Spread over the 100 rai land, a sacred site was filled with the Shrine of Blessed Nicolas Bunkerd Kitbamrung in 2003 -- a memorial to sacrifice. Its octangular structure refers to the Beatitudes recounted by Jesus in the Sermon on the Mount in Matthew's gospel.
The wall boasts two large oil paintings depicting Blessed Nicolas' life. Alongside, a fibreglass figure of Blessed Nicolas and his relics are enshrined in a glass coffin. A Makha wood altar features carved teak statues from a scene of the last supper. There's also the 100-year-old cemetery behind the church.
The Cathedral of the Immaculate Conception
Perched on the banks of the Chanthaburi River in Chanthaburi province, this is the largest Catholic church in Thailand and is famous for its glamorous neo-Gothic architectural design.
The Cathedral of the Immaculate Conception is famous for its glamorous neo-Gothic architecture Photo: Arthur Jones Dionio
Initially, 130 Vietnamese Catholics and their pastor raised funds for the construction of the Cathedral of the Immaculate Conception in 1711. It was expanded several times and the present structure was built in 1909 on the same site and adorned with stained glass windows and murals. At the front, it houses a statue of the Virgin Mary, graced with more than 200,000 sapphires.
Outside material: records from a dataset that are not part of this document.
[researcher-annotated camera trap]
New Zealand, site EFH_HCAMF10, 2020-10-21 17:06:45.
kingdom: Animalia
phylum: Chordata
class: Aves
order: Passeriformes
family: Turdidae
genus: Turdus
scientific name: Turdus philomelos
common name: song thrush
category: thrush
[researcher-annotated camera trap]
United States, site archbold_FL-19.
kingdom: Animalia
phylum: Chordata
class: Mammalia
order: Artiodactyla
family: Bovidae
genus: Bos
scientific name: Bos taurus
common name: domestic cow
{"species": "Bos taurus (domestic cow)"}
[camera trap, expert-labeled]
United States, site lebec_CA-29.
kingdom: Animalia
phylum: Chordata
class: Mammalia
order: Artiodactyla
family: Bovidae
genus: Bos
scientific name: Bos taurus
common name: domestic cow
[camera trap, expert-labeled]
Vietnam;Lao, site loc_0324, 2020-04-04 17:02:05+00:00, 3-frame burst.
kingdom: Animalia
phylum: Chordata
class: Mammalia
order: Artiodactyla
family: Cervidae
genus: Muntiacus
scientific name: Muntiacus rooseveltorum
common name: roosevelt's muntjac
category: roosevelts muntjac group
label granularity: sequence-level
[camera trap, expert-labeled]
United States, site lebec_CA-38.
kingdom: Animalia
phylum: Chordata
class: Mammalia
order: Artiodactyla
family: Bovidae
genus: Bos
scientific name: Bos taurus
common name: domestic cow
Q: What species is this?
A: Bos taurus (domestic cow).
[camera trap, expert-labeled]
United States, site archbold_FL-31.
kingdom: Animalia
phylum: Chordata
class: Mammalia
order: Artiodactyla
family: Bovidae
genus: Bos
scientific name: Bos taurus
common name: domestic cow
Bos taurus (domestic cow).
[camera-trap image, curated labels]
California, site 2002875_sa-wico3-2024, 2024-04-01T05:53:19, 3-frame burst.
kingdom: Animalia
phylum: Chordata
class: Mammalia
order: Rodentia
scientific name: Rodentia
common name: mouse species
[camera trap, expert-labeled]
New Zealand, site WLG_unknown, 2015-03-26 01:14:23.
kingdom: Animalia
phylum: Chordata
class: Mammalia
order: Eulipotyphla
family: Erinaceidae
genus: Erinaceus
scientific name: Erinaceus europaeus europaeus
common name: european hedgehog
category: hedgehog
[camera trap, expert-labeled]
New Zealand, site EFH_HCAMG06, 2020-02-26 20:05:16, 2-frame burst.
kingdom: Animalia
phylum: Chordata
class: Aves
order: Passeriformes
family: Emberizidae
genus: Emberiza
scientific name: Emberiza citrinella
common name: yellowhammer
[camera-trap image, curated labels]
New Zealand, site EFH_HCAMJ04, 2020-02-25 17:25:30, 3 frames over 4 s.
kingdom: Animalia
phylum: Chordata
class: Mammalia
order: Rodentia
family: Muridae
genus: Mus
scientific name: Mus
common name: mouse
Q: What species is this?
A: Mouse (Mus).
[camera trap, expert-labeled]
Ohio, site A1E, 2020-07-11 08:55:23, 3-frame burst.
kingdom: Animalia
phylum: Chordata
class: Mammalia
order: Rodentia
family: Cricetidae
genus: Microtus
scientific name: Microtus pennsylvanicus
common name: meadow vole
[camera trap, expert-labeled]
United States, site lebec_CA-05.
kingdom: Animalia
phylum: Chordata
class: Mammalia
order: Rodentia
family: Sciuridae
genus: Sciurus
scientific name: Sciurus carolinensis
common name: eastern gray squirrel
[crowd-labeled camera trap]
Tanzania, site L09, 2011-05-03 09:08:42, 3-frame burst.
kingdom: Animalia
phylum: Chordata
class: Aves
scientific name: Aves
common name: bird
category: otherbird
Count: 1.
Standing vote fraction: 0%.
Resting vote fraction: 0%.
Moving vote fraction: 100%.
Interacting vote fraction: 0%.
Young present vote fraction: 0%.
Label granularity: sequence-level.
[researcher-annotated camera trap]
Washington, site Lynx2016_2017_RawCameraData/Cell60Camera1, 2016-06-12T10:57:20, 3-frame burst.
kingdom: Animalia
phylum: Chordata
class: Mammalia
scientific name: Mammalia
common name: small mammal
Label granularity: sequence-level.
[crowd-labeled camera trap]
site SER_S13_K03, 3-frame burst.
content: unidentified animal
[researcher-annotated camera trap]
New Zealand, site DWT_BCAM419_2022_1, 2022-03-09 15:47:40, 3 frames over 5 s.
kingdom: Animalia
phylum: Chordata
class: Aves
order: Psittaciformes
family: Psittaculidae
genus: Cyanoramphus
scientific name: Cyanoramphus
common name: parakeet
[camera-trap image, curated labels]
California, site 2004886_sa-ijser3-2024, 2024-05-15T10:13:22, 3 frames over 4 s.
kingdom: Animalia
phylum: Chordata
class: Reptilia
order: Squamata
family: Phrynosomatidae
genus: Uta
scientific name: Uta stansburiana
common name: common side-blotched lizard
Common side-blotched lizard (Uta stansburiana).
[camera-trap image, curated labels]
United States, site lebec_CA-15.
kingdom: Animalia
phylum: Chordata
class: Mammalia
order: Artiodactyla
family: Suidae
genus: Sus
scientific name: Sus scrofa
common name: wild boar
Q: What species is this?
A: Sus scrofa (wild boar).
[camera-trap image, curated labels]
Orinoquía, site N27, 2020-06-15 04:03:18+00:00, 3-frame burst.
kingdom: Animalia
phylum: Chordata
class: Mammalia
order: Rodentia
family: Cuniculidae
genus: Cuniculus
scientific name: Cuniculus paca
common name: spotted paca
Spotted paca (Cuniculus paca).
The Cathedral of the Immaculate Conception is famous for its glamorous neo-Gothic architecture. Photo: Pattarachai Preechapanich
Chantaboon was a strategic location for the French during the Franco-Siamese War and also a hub for Thai, Chinese and Vietnamese merchants to trade and exchange spices, gems and jewellery.
St Joseph Catholic Church
Sitting outside the city walls of Ayutthaya, this church was constructed by Bishop Pierre Lambert de la Motte in the 1660s on land that King Narai gave to the Paris Foreign Missions Society.
St Joseph Church is elegant in a Romanesque-style architecture. Photo: Ekkarat Sukpetch
The original wooden structure was rebuilt with bricks in 1685. During the second war with the Burmese, Siamese sought sanctuary in the church, but the invaders burned it down with the rest of the city in 1767. The sanctuary was rebuilt during the reign of King Rama IV and revamped into Romanesque style architecture by French Bishop Jean-Louis Vey in 1888.